Volcanic Eruptions Can Cool Planet, But Hunga Tonga Likely Won’t, Scientists Say

Science
Satellite imagery shows the Hunga Tonga-Hunga Ha'apai volcano
Satellite imagery shows the Hunga Tonga-Hunga Ha'apai volcano on Jan. 6, 2022, before the eruption on Jan. 14th , 2022 in Hunga Tonga-Hunga Ha'apai Islands, Tonga. Photo credit: Maxar via Getty Images

When the Hunga Tonga-Hunga Ha’apai volcano erupted on Saturday, it could be heard about 5,000 miles away in Alaska and produced an ash cloud the size of New England, The Washington Post reported. The volcano lies mostly underwater, about 20 miles southeast of Tonga’s Fonuafo’ou island in the South Pacific, reported CNN. It sits about 6,500 feet above the sea floor, but only about 328 feet can be seen above sea level.
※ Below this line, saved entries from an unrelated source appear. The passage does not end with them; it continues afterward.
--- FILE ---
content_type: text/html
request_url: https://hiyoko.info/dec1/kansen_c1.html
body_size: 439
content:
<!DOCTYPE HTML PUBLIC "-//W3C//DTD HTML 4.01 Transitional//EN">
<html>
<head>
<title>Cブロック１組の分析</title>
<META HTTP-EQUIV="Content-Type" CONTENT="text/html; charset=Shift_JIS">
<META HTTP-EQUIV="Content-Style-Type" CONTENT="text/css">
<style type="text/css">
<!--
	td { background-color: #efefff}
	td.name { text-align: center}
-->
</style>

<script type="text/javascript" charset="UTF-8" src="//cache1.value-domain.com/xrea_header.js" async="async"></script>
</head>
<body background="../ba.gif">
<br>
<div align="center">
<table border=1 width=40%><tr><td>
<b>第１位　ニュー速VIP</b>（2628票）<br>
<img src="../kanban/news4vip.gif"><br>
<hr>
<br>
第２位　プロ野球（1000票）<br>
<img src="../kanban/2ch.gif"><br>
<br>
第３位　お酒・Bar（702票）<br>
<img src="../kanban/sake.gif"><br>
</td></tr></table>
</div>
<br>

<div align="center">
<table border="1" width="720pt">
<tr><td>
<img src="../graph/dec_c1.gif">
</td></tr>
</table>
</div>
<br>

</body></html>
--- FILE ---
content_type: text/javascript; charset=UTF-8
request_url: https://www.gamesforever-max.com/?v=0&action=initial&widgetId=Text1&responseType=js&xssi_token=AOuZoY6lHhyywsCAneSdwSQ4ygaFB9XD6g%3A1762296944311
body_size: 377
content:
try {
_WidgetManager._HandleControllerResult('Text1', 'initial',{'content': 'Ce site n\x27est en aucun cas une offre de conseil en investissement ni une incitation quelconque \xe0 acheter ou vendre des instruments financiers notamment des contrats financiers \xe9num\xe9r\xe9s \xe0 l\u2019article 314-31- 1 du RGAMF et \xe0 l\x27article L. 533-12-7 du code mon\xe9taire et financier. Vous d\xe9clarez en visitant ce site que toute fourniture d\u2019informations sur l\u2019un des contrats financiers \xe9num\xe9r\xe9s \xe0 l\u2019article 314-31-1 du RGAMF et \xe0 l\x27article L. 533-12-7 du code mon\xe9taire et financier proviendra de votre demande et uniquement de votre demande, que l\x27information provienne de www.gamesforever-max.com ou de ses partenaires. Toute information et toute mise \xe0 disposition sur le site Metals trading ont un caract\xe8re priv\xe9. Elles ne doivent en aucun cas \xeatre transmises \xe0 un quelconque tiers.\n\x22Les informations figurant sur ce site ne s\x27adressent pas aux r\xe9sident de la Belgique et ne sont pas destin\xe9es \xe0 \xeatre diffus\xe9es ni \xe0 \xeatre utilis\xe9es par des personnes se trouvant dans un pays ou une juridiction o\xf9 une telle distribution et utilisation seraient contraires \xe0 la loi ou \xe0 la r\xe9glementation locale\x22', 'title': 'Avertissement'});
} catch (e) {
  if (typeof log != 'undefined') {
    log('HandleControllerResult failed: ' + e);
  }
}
When giant volcanoes erupt, they have the potential to affect temperatures and weather across the globe. According to CNN, the eruption of the Hunga Tonga-Hunga Ha’apai volcano was huge — likely the biggest recorded in 30 years, experts say — but it was probably not large enough to have an effect on the global climate.

“If the volcano decides that it’s going to do a number of explosions, and keeps on adding, that’ll change things,” associate professor of geosciences at Denison University, Erik Klemetti, told CNN. “But right now, it seems like it was a short enough event that didn’t have enough sulfur in it to likely cause much of a climate impact.”

Klemetti added that the Hunga Tonga-Hunga Ha’apai eruption could have an impact on the regional temperature, the significance of which would depend on how much sulfur dioxide (SO2) was in the stratosphere.

Ash RGB imagery shows the eruption using infrared channels to detect volcanic ash and sulfur dioxide gas. NOAA

The Hunga Tonga eruption spewed a cloud of SO2 and ash about 19 miles into the atmosphere, according to NASA satellite data, CNN reported. The atmospheric layer at that height is known as the stratosphere and, as it sits above the jet stream, aerosols can hang there for years. In the stratosphere, SO2 mixes with water to create a gas layer. The aerosols scatter sunlight and, as SO2 is reflective, cause some of it to be reflected away from Earth, according to Forbes. If there is sufficient SO2 to reflect enough light, it can cause cooler temperatures on Earth.

The SO2 from the eruption has been estimated by scientists to be 0.4 teragrams, or 400 million kilograms, according to satellite data, not nearly enough to have a significant impact on the world’s climate, reported CNN. The Mount Pinatubo eruption in the Philippines in 1991 — the largest volcanic eruption of the past 100 years, as the United States Geological Survey shows — produced 15 to 20 teragrams of SO2, which caused a 0.6 degree Celsius, or one degree Fahrenheit, decrease in global temperature for 15 months, according to NASA Earth Observatory.

A professor in the Department of Environmental Sciences at Rutgers, Alan Robock, said the Hunga Tonga-Hunga Ha’apai eruption will “produce about 1/50 of the impact of the 1991 Pinatubo eruption,” equal to an average of about 0.02 degrees, or 0.01 degree Celsius, of cooling, The Washington Post reported.

Michigan Tech professor Simon Carn said that to have a measurable effect on climate, the SO2 produced from Hunga Tonga would have to be five to ten times denser than it appeared to be.

“Only if the eruption injects a lot of SO2 into the stratosphere, at least 1000 [kilotons, or thousands of tons] or more, will there be a climate impact,” Robock wrote, as The Washington Post reported.

Experts say continued eruptions are something to monitor, according to The Washington Post.

“We have no way of knowing when this eruption will be over,” wrote Janine Krippner, a volcanologist at the Smithsonian Global Volcanism Program, The Washington Post reported.